■ JOB 1
Using the introduction to stamp printing methods, decide whether each statement agrees with it. For each, answer yes or no and quote the deciding words exactly. (a) In intaglio printing, ink sits on the raised portion of the plate. (b) In photogravure, the design is etched onto the plate as uniform dots. (c) Relief printing plates can be made of rubber.
■ JOB 2
From the introduction to stamp printing methods, extract the passage that begins at the words "However a design" and stops after the words "ink, as above.".
■ JOB 3
According to the introduction to stamp printing methods, how can the raised ink on a stamp from a deeply recessed plate be felt?

■ EXTRACT
==============================

Stamp printing methods - an introduction
PRINTING of POSTAGE STAMPS
Three main types of printing stamps, each with a variety utilizing photography.
However a design is produced, whether the result is positive or negative, the result will be
reversed in direction, left to right. So either the original design must be created in a reversed
direction so that the print will produce the desired orientation, or intermediate dies produced
from a design on the desired orientation and thus in the reversed mode for printing.
1. Names: Intaglio, engraving, etching, recess.
Process: image on plate produced by hand engraving, or photogravure and the design is positive,
i.e., the recessed lines produce the design. Ink is poured into the recesses of a plate, the raised
portion of the plate is clean. Dry (gummed) paper may be pressed into the inked recesses, or wet
paper (ungummed) pressed into the recesses. In photogravure, a screen is used to "etch" the lines
into the plate, these etched recesses (seen as dots of equal size) receive the ink, as above.
Characteristics: In deeply recessed (cut) plates, the resulting stamp shows raised ink, which can
be felt by rubbing one's fingernail across the surface. On a gummed mint stamp, indentations can
be perceived on the backside.
Any carelessness in printing may result in smudged ink, especially along the edges.
2. Names: gravure, photo-gravure (abbrev. photo)
Process. Rather than starting with a design engraved on a metal plate, the design is created on a
medium (paper), photographed, and transferred to a metal plate via a screen, through which the etching occurs.
Characteristics. In Photogravure, the proudness of the ink on the inked surface is less than in
intaglio, and the indentations on the back of the paper are less or not present at all. The design
has been etched onto the plate in the form of uniform dots. The spread of ink may be uneven as a
chemical wash is not used (as in engraving) but some form of a blade.
Relief or typography
3. Names: Relief, letterpress, typography.
Process: paper is pressed into contact only with the inked printing surface. The image on the
plate is produced in the same way, but as a negative design, i.e., the design is produced by cutting
away material, and the remaining uncut material represents the design. Ink is applied to the
surface, not into the recesses, and the paper picks up the ink from the surface, not from the (un
inked) recesses. Basic examples are designs cut from wood, cork, all producing "negative"
images, i.e., the design appears in white against a colored background. The next development is
printing from raised type, as newspapers once were produced from a plate of raised letters
(typesetting). Later, plates produced by electrotyping which presses down the areas to be un
inked, leaving raised the areas to receive the ink. Stereotyping is another method to produce the
same result. Plates may be metal or even rubber.
Characteristics. In line relief, a flat impression with evenness of ink except sometimes along
edges. Shading is done with lines and dots drawn in.

==============================

■ DATASET ENTRIES
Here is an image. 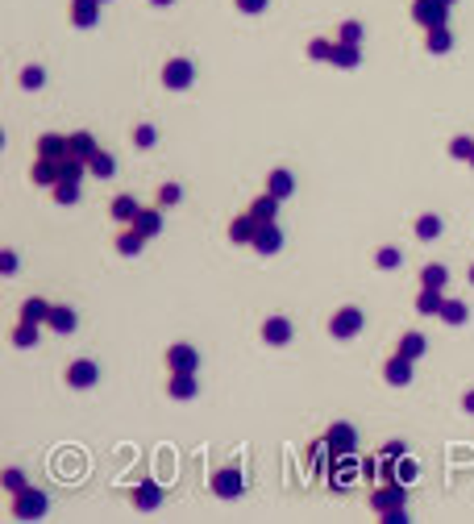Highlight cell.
Instances as JSON below:
<instances>
[{"mask_svg": "<svg viewBox=\"0 0 474 524\" xmlns=\"http://www.w3.org/2000/svg\"><path fill=\"white\" fill-rule=\"evenodd\" d=\"M375 266H379V271H400L403 250L400 246H379V250H375Z\"/></svg>", "mask_w": 474, "mask_h": 524, "instance_id": "d590c367", "label": "cell"}, {"mask_svg": "<svg viewBox=\"0 0 474 524\" xmlns=\"http://www.w3.org/2000/svg\"><path fill=\"white\" fill-rule=\"evenodd\" d=\"M67 138H71V154H75V158H92L96 150H100V142H96L88 129H79V133H67Z\"/></svg>", "mask_w": 474, "mask_h": 524, "instance_id": "e575fe53", "label": "cell"}, {"mask_svg": "<svg viewBox=\"0 0 474 524\" xmlns=\"http://www.w3.org/2000/svg\"><path fill=\"white\" fill-rule=\"evenodd\" d=\"M34 150H38V158H59V163H63V158L71 154V138H63V133H42Z\"/></svg>", "mask_w": 474, "mask_h": 524, "instance_id": "9a60e30c", "label": "cell"}, {"mask_svg": "<svg viewBox=\"0 0 474 524\" xmlns=\"http://www.w3.org/2000/svg\"><path fill=\"white\" fill-rule=\"evenodd\" d=\"M383 383H391V387H408L412 383V358H403L400 350L383 362Z\"/></svg>", "mask_w": 474, "mask_h": 524, "instance_id": "8fae6325", "label": "cell"}, {"mask_svg": "<svg viewBox=\"0 0 474 524\" xmlns=\"http://www.w3.org/2000/svg\"><path fill=\"white\" fill-rule=\"evenodd\" d=\"M88 175H96V179H113V175H117V158H113L109 150H96L92 158H88Z\"/></svg>", "mask_w": 474, "mask_h": 524, "instance_id": "f546056e", "label": "cell"}, {"mask_svg": "<svg viewBox=\"0 0 474 524\" xmlns=\"http://www.w3.org/2000/svg\"><path fill=\"white\" fill-rule=\"evenodd\" d=\"M142 246H146V238L133 229V225H125L117 233V254H125V258H138L142 254Z\"/></svg>", "mask_w": 474, "mask_h": 524, "instance_id": "f1b7e54d", "label": "cell"}, {"mask_svg": "<svg viewBox=\"0 0 474 524\" xmlns=\"http://www.w3.org/2000/svg\"><path fill=\"white\" fill-rule=\"evenodd\" d=\"M395 350H400L403 358H412V362H416V358L428 350V341H425V333H416V329H412V333L400 337V346H395Z\"/></svg>", "mask_w": 474, "mask_h": 524, "instance_id": "836d02e7", "label": "cell"}, {"mask_svg": "<svg viewBox=\"0 0 474 524\" xmlns=\"http://www.w3.org/2000/svg\"><path fill=\"white\" fill-rule=\"evenodd\" d=\"M325 445H329L337 458H350V453L358 450V433L354 425H346V420H337V425H329V433H325Z\"/></svg>", "mask_w": 474, "mask_h": 524, "instance_id": "8992f818", "label": "cell"}, {"mask_svg": "<svg viewBox=\"0 0 474 524\" xmlns=\"http://www.w3.org/2000/svg\"><path fill=\"white\" fill-rule=\"evenodd\" d=\"M403 503H408V491H403V483L400 478H383L379 487H375V491H370V508H375V512H395V508H403Z\"/></svg>", "mask_w": 474, "mask_h": 524, "instance_id": "277c9868", "label": "cell"}, {"mask_svg": "<svg viewBox=\"0 0 474 524\" xmlns=\"http://www.w3.org/2000/svg\"><path fill=\"white\" fill-rule=\"evenodd\" d=\"M9 341H13L17 350H38V325L17 321V325H13V333H9Z\"/></svg>", "mask_w": 474, "mask_h": 524, "instance_id": "4dcf8cb0", "label": "cell"}, {"mask_svg": "<svg viewBox=\"0 0 474 524\" xmlns=\"http://www.w3.org/2000/svg\"><path fill=\"white\" fill-rule=\"evenodd\" d=\"M362 325H366V312L358 308V304H346V308H337L329 316V333L337 341H350V337L362 333Z\"/></svg>", "mask_w": 474, "mask_h": 524, "instance_id": "7a4b0ae2", "label": "cell"}, {"mask_svg": "<svg viewBox=\"0 0 474 524\" xmlns=\"http://www.w3.org/2000/svg\"><path fill=\"white\" fill-rule=\"evenodd\" d=\"M191 79H196V67H191V59H166L163 84L171 88V92H183V88H191Z\"/></svg>", "mask_w": 474, "mask_h": 524, "instance_id": "52a82bcc", "label": "cell"}, {"mask_svg": "<svg viewBox=\"0 0 474 524\" xmlns=\"http://www.w3.org/2000/svg\"><path fill=\"white\" fill-rule=\"evenodd\" d=\"M21 88H25V92L46 88V71H42V67H25V71H21Z\"/></svg>", "mask_w": 474, "mask_h": 524, "instance_id": "60d3db41", "label": "cell"}, {"mask_svg": "<svg viewBox=\"0 0 474 524\" xmlns=\"http://www.w3.org/2000/svg\"><path fill=\"white\" fill-rule=\"evenodd\" d=\"M246 213L254 216L258 225H266V221H275V216H279V196H275V191H262V196H258V200H254V204H250V208H246Z\"/></svg>", "mask_w": 474, "mask_h": 524, "instance_id": "7402d4cb", "label": "cell"}, {"mask_svg": "<svg viewBox=\"0 0 474 524\" xmlns=\"http://www.w3.org/2000/svg\"><path fill=\"white\" fill-rule=\"evenodd\" d=\"M46 508H50L46 491L25 487V491H17V495H13V503H9V516H13V520H42V516H46Z\"/></svg>", "mask_w": 474, "mask_h": 524, "instance_id": "6da1fadb", "label": "cell"}, {"mask_svg": "<svg viewBox=\"0 0 474 524\" xmlns=\"http://www.w3.org/2000/svg\"><path fill=\"white\" fill-rule=\"evenodd\" d=\"M470 283H474V266H470Z\"/></svg>", "mask_w": 474, "mask_h": 524, "instance_id": "db71d44e", "label": "cell"}, {"mask_svg": "<svg viewBox=\"0 0 474 524\" xmlns=\"http://www.w3.org/2000/svg\"><path fill=\"white\" fill-rule=\"evenodd\" d=\"M362 38H366V25H362V21H341L337 42H358V46H362Z\"/></svg>", "mask_w": 474, "mask_h": 524, "instance_id": "f35d334b", "label": "cell"}, {"mask_svg": "<svg viewBox=\"0 0 474 524\" xmlns=\"http://www.w3.org/2000/svg\"><path fill=\"white\" fill-rule=\"evenodd\" d=\"M441 321L458 329V325H466V321H470V308H466L462 300H445V308H441Z\"/></svg>", "mask_w": 474, "mask_h": 524, "instance_id": "8d00e7d4", "label": "cell"}, {"mask_svg": "<svg viewBox=\"0 0 474 524\" xmlns=\"http://www.w3.org/2000/svg\"><path fill=\"white\" fill-rule=\"evenodd\" d=\"M50 308H54V304H46L42 296H29V300L21 304V312H17V321H29V325H46Z\"/></svg>", "mask_w": 474, "mask_h": 524, "instance_id": "cb8c5ba5", "label": "cell"}, {"mask_svg": "<svg viewBox=\"0 0 474 524\" xmlns=\"http://www.w3.org/2000/svg\"><path fill=\"white\" fill-rule=\"evenodd\" d=\"M237 9H241V13H266V4H271V0H233Z\"/></svg>", "mask_w": 474, "mask_h": 524, "instance_id": "7dc6e473", "label": "cell"}, {"mask_svg": "<svg viewBox=\"0 0 474 524\" xmlns=\"http://www.w3.org/2000/svg\"><path fill=\"white\" fill-rule=\"evenodd\" d=\"M450 4H453V0H450Z\"/></svg>", "mask_w": 474, "mask_h": 524, "instance_id": "9f6ffc18", "label": "cell"}, {"mask_svg": "<svg viewBox=\"0 0 474 524\" xmlns=\"http://www.w3.org/2000/svg\"><path fill=\"white\" fill-rule=\"evenodd\" d=\"M462 408H466V412H474V391H466V395H462Z\"/></svg>", "mask_w": 474, "mask_h": 524, "instance_id": "816d5d0a", "label": "cell"}, {"mask_svg": "<svg viewBox=\"0 0 474 524\" xmlns=\"http://www.w3.org/2000/svg\"><path fill=\"white\" fill-rule=\"evenodd\" d=\"M100 4H104V0H71V21L79 25V29H92V25L100 21Z\"/></svg>", "mask_w": 474, "mask_h": 524, "instance_id": "ffe728a7", "label": "cell"}, {"mask_svg": "<svg viewBox=\"0 0 474 524\" xmlns=\"http://www.w3.org/2000/svg\"><path fill=\"white\" fill-rule=\"evenodd\" d=\"M470 154H474V138H466V133L450 138V158H458V163H470Z\"/></svg>", "mask_w": 474, "mask_h": 524, "instance_id": "74e56055", "label": "cell"}, {"mask_svg": "<svg viewBox=\"0 0 474 524\" xmlns=\"http://www.w3.org/2000/svg\"><path fill=\"white\" fill-rule=\"evenodd\" d=\"M166 371H171V375H183V371H196V375H200V350L188 346V341L171 346V350H166Z\"/></svg>", "mask_w": 474, "mask_h": 524, "instance_id": "5b68a950", "label": "cell"}, {"mask_svg": "<svg viewBox=\"0 0 474 524\" xmlns=\"http://www.w3.org/2000/svg\"><path fill=\"white\" fill-rule=\"evenodd\" d=\"M138 213H142V204H138V200H133L129 191H121L117 200L109 204V216H113L117 225H133V221H138Z\"/></svg>", "mask_w": 474, "mask_h": 524, "instance_id": "ac0fdd59", "label": "cell"}, {"mask_svg": "<svg viewBox=\"0 0 474 524\" xmlns=\"http://www.w3.org/2000/svg\"><path fill=\"white\" fill-rule=\"evenodd\" d=\"M163 483H154V478H142V483H133V495H129V500H133V508H138V512H154V508H158V503H163Z\"/></svg>", "mask_w": 474, "mask_h": 524, "instance_id": "30bf717a", "label": "cell"}, {"mask_svg": "<svg viewBox=\"0 0 474 524\" xmlns=\"http://www.w3.org/2000/svg\"><path fill=\"white\" fill-rule=\"evenodd\" d=\"M67 383H71L75 391H88L100 383V366H96L92 358H75L71 366H67Z\"/></svg>", "mask_w": 474, "mask_h": 524, "instance_id": "9c48e42d", "label": "cell"}, {"mask_svg": "<svg viewBox=\"0 0 474 524\" xmlns=\"http://www.w3.org/2000/svg\"><path fill=\"white\" fill-rule=\"evenodd\" d=\"M329 63L341 67V71H354V67H362V46H358V42H333Z\"/></svg>", "mask_w": 474, "mask_h": 524, "instance_id": "e0dca14e", "label": "cell"}, {"mask_svg": "<svg viewBox=\"0 0 474 524\" xmlns=\"http://www.w3.org/2000/svg\"><path fill=\"white\" fill-rule=\"evenodd\" d=\"M412 21L420 29L450 25V0H412Z\"/></svg>", "mask_w": 474, "mask_h": 524, "instance_id": "3957f363", "label": "cell"}, {"mask_svg": "<svg viewBox=\"0 0 474 524\" xmlns=\"http://www.w3.org/2000/svg\"><path fill=\"white\" fill-rule=\"evenodd\" d=\"M400 483H412V478H416V462H412V458H400Z\"/></svg>", "mask_w": 474, "mask_h": 524, "instance_id": "c3c4849f", "label": "cell"}, {"mask_svg": "<svg viewBox=\"0 0 474 524\" xmlns=\"http://www.w3.org/2000/svg\"><path fill=\"white\" fill-rule=\"evenodd\" d=\"M154 142H158V129H154V125H138V129H133V146H138V150H150Z\"/></svg>", "mask_w": 474, "mask_h": 524, "instance_id": "ee69618b", "label": "cell"}, {"mask_svg": "<svg viewBox=\"0 0 474 524\" xmlns=\"http://www.w3.org/2000/svg\"><path fill=\"white\" fill-rule=\"evenodd\" d=\"M0 487H4L9 495H17V491H25L29 483H25V475H21V470H17V466H9V470L0 475Z\"/></svg>", "mask_w": 474, "mask_h": 524, "instance_id": "ab89813d", "label": "cell"}, {"mask_svg": "<svg viewBox=\"0 0 474 524\" xmlns=\"http://www.w3.org/2000/svg\"><path fill=\"white\" fill-rule=\"evenodd\" d=\"M50 196H54V204H79V179H59L54 188H50Z\"/></svg>", "mask_w": 474, "mask_h": 524, "instance_id": "d6a6232c", "label": "cell"}, {"mask_svg": "<svg viewBox=\"0 0 474 524\" xmlns=\"http://www.w3.org/2000/svg\"><path fill=\"white\" fill-rule=\"evenodd\" d=\"M266 191H275L279 200H287V196L296 191V175H291L287 167H275L271 175H266Z\"/></svg>", "mask_w": 474, "mask_h": 524, "instance_id": "4316f807", "label": "cell"}, {"mask_svg": "<svg viewBox=\"0 0 474 524\" xmlns=\"http://www.w3.org/2000/svg\"><path fill=\"white\" fill-rule=\"evenodd\" d=\"M329 54H333V42H329V38H312V42H308V59H316V63H329Z\"/></svg>", "mask_w": 474, "mask_h": 524, "instance_id": "f6af8a7d", "label": "cell"}, {"mask_svg": "<svg viewBox=\"0 0 474 524\" xmlns=\"http://www.w3.org/2000/svg\"><path fill=\"white\" fill-rule=\"evenodd\" d=\"M291 333H296V329H291L287 316H266V321H262V341H266V346H287Z\"/></svg>", "mask_w": 474, "mask_h": 524, "instance_id": "2e32d148", "label": "cell"}, {"mask_svg": "<svg viewBox=\"0 0 474 524\" xmlns=\"http://www.w3.org/2000/svg\"><path fill=\"white\" fill-rule=\"evenodd\" d=\"M46 325L54 329V333H71L75 325H79V316H75V308H67V304H54L46 316Z\"/></svg>", "mask_w": 474, "mask_h": 524, "instance_id": "83f0119b", "label": "cell"}, {"mask_svg": "<svg viewBox=\"0 0 474 524\" xmlns=\"http://www.w3.org/2000/svg\"><path fill=\"white\" fill-rule=\"evenodd\" d=\"M258 254H279L283 250V229L275 225V221H266V225H258V233H254V241H250Z\"/></svg>", "mask_w": 474, "mask_h": 524, "instance_id": "7c38bea8", "label": "cell"}, {"mask_svg": "<svg viewBox=\"0 0 474 524\" xmlns=\"http://www.w3.org/2000/svg\"><path fill=\"white\" fill-rule=\"evenodd\" d=\"M445 283H450L445 262H428V266H420V287H441V291H445Z\"/></svg>", "mask_w": 474, "mask_h": 524, "instance_id": "1f68e13d", "label": "cell"}, {"mask_svg": "<svg viewBox=\"0 0 474 524\" xmlns=\"http://www.w3.org/2000/svg\"><path fill=\"white\" fill-rule=\"evenodd\" d=\"M163 225H166V216H163V208H158V204H154V208H142V213H138V221H133V229H138L146 241L158 238V233H163Z\"/></svg>", "mask_w": 474, "mask_h": 524, "instance_id": "d6986e66", "label": "cell"}, {"mask_svg": "<svg viewBox=\"0 0 474 524\" xmlns=\"http://www.w3.org/2000/svg\"><path fill=\"white\" fill-rule=\"evenodd\" d=\"M179 200H183V188H179V183H163V188H158V208H175Z\"/></svg>", "mask_w": 474, "mask_h": 524, "instance_id": "7bdbcfd3", "label": "cell"}, {"mask_svg": "<svg viewBox=\"0 0 474 524\" xmlns=\"http://www.w3.org/2000/svg\"><path fill=\"white\" fill-rule=\"evenodd\" d=\"M150 4H158V9H163V4H175V0H150Z\"/></svg>", "mask_w": 474, "mask_h": 524, "instance_id": "f5cc1de1", "label": "cell"}, {"mask_svg": "<svg viewBox=\"0 0 474 524\" xmlns=\"http://www.w3.org/2000/svg\"><path fill=\"white\" fill-rule=\"evenodd\" d=\"M400 458H408V445H403V441H387V445H383V462H400Z\"/></svg>", "mask_w": 474, "mask_h": 524, "instance_id": "bcb514c9", "label": "cell"}, {"mask_svg": "<svg viewBox=\"0 0 474 524\" xmlns=\"http://www.w3.org/2000/svg\"><path fill=\"white\" fill-rule=\"evenodd\" d=\"M208 487H213L216 500H237V495L246 491V478L237 475L233 466H225V470H216V475H213V483H208Z\"/></svg>", "mask_w": 474, "mask_h": 524, "instance_id": "ba28073f", "label": "cell"}, {"mask_svg": "<svg viewBox=\"0 0 474 524\" xmlns=\"http://www.w3.org/2000/svg\"><path fill=\"white\" fill-rule=\"evenodd\" d=\"M166 395H171V400H196V395H200V379H196V371L171 375V379H166Z\"/></svg>", "mask_w": 474, "mask_h": 524, "instance_id": "5bb4252c", "label": "cell"}, {"mask_svg": "<svg viewBox=\"0 0 474 524\" xmlns=\"http://www.w3.org/2000/svg\"><path fill=\"white\" fill-rule=\"evenodd\" d=\"M425 50H428V54H450V50H453V34H450V25L425 29Z\"/></svg>", "mask_w": 474, "mask_h": 524, "instance_id": "484cf974", "label": "cell"}, {"mask_svg": "<svg viewBox=\"0 0 474 524\" xmlns=\"http://www.w3.org/2000/svg\"><path fill=\"white\" fill-rule=\"evenodd\" d=\"M0 271H4V275H13V271H17V254H13V250H4V254H0Z\"/></svg>", "mask_w": 474, "mask_h": 524, "instance_id": "681fc988", "label": "cell"}, {"mask_svg": "<svg viewBox=\"0 0 474 524\" xmlns=\"http://www.w3.org/2000/svg\"><path fill=\"white\" fill-rule=\"evenodd\" d=\"M84 175H88V158L67 154V158H63V179H84Z\"/></svg>", "mask_w": 474, "mask_h": 524, "instance_id": "b9f144b4", "label": "cell"}, {"mask_svg": "<svg viewBox=\"0 0 474 524\" xmlns=\"http://www.w3.org/2000/svg\"><path fill=\"white\" fill-rule=\"evenodd\" d=\"M441 229H445V221H441L437 213H420V216H416V225H412L416 241H437V238H441Z\"/></svg>", "mask_w": 474, "mask_h": 524, "instance_id": "603a6c76", "label": "cell"}, {"mask_svg": "<svg viewBox=\"0 0 474 524\" xmlns=\"http://www.w3.org/2000/svg\"><path fill=\"white\" fill-rule=\"evenodd\" d=\"M254 233H258V221H254L250 213H241V216H233V221H229V241L250 246V241H254Z\"/></svg>", "mask_w": 474, "mask_h": 524, "instance_id": "d4e9b609", "label": "cell"}, {"mask_svg": "<svg viewBox=\"0 0 474 524\" xmlns=\"http://www.w3.org/2000/svg\"><path fill=\"white\" fill-rule=\"evenodd\" d=\"M470 167H474V154H470Z\"/></svg>", "mask_w": 474, "mask_h": 524, "instance_id": "11a10c76", "label": "cell"}, {"mask_svg": "<svg viewBox=\"0 0 474 524\" xmlns=\"http://www.w3.org/2000/svg\"><path fill=\"white\" fill-rule=\"evenodd\" d=\"M379 520L383 524H403V520H408V512H403V508H395V512H383Z\"/></svg>", "mask_w": 474, "mask_h": 524, "instance_id": "f907efd6", "label": "cell"}, {"mask_svg": "<svg viewBox=\"0 0 474 524\" xmlns=\"http://www.w3.org/2000/svg\"><path fill=\"white\" fill-rule=\"evenodd\" d=\"M29 179H34L38 188H54V183L63 179V163H59V158H34Z\"/></svg>", "mask_w": 474, "mask_h": 524, "instance_id": "4fadbf2b", "label": "cell"}, {"mask_svg": "<svg viewBox=\"0 0 474 524\" xmlns=\"http://www.w3.org/2000/svg\"><path fill=\"white\" fill-rule=\"evenodd\" d=\"M441 308H445L441 287H420V291H416V312H420V316H441Z\"/></svg>", "mask_w": 474, "mask_h": 524, "instance_id": "44dd1931", "label": "cell"}]
</instances>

==============================

■ OUTPUT 1
(a) No: "Ink is poured into the recesses of a plate, the raised portion of the plate is clean."
(b) Yes: "The design has been etched onto the plate in the form of uniform dots."
(c) Yes: "Plates may be metal or even rubber."

■ OUTPUT 2
However a design is produced, whether the result is positive or negative, the result will be
reversed in direction, left to right. So either the original design must be created in a reversed
direction so that the print will produce the desired orientation, or intermediate dies produced
from a design on the desired orientation and thus in the reversed mode for printing.
1. Names: Intaglio, engraving, etching, recess.
Process: image on plate produced by hand engraving, or photogravure and the design is positive,
i.e., the recessed lines produce the design. Ink is poured into the recesses of a plate, the raised
portion of the plate is clean. Dry (gummed) paper may be pressed into the inked recesses, or wet
paper (ungummed) pressed into the recesses. In photogravure, a screen is used to "etch" the lines
into the plate, these etched recesses (seen as dots of equal size) receive the ink, as above.

■ OUTPUT 3
By rubbing one's fingernail across the surface.